Properties of an email:

  • Return Path. While in transit, emails have a return-path address. If the email cannot be delivered to its destination, it would be returned to this address. It would typically be the address of the email service provider handling the sendout. Machines reply to this address. Think of this as the sender address that you would put on the back of an envelope on a “real” letter.
  • From address. This is the visible from address on the email. This is the address that people can reply to once they received it. Think of this as the sender information you would have on your letterhead. Just as in real life you could write just about any address here to make it look good or even to trick people.
  • The body is the actual content of the email analog to the text on a letter.
  • The sending server is the service that delivers the email you wrote.

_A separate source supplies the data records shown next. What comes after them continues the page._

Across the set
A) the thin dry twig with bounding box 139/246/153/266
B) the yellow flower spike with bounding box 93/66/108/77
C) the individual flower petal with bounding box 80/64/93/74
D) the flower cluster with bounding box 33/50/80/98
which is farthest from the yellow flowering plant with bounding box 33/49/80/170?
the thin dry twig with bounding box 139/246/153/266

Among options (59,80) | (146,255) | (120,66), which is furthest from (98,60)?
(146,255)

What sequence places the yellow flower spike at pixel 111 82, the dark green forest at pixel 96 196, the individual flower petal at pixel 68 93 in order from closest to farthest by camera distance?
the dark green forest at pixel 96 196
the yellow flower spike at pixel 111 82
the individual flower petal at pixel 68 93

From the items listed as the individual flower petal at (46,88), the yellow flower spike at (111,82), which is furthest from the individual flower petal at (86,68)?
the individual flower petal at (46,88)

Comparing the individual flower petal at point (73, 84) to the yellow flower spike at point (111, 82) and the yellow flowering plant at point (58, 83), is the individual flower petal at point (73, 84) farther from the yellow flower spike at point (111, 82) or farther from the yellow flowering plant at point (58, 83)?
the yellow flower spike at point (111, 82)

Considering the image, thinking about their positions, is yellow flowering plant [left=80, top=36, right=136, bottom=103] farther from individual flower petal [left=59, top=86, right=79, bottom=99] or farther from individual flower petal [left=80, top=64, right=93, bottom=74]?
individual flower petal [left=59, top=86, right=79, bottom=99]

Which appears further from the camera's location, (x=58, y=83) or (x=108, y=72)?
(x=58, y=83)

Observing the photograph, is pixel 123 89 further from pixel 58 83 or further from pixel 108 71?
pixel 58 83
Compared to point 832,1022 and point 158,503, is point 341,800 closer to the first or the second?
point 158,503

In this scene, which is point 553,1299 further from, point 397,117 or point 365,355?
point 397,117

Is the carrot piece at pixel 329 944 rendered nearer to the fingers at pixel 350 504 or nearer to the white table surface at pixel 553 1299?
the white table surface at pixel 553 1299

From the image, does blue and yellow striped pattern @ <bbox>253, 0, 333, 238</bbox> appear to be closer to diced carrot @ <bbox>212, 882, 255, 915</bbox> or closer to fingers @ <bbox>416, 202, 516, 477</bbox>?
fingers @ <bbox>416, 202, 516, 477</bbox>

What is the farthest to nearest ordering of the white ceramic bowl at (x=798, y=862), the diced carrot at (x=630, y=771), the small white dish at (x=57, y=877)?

Now, if you receive a letter from an email service with one name, with an unknown address on the envelope, and your trusted sender’s address on the letter inside… how do you really know it is to be trusted? Tricky right? And that is why many legit emails never make it to the inbox of the recipient.
Luckily there are solutions in place to make the recipients know for sure that your emails are to be trusted.

  • SPF (Sender Policy Framework)- Certifies that the delivery service is on the list of allowed servers to send emails with the given “return path” on the envelope. This is enabled for all eMarketeer customers by default.
  • DKIM (DomainKeys Identified Mails) – Authenticates that the from address on the letter is correct and valid and that the body (the content) has not been changed.
  • DMARC (Domain-based Message Authentication, Reporting and Conformance)- Lets you define your policy on how the above two (SPF and DKIM) should be used, and allows recipients to report back any violations. For instance, you can prevent any other servers than the defined ones to deliver emails in your name thus preventing fraud and phishing.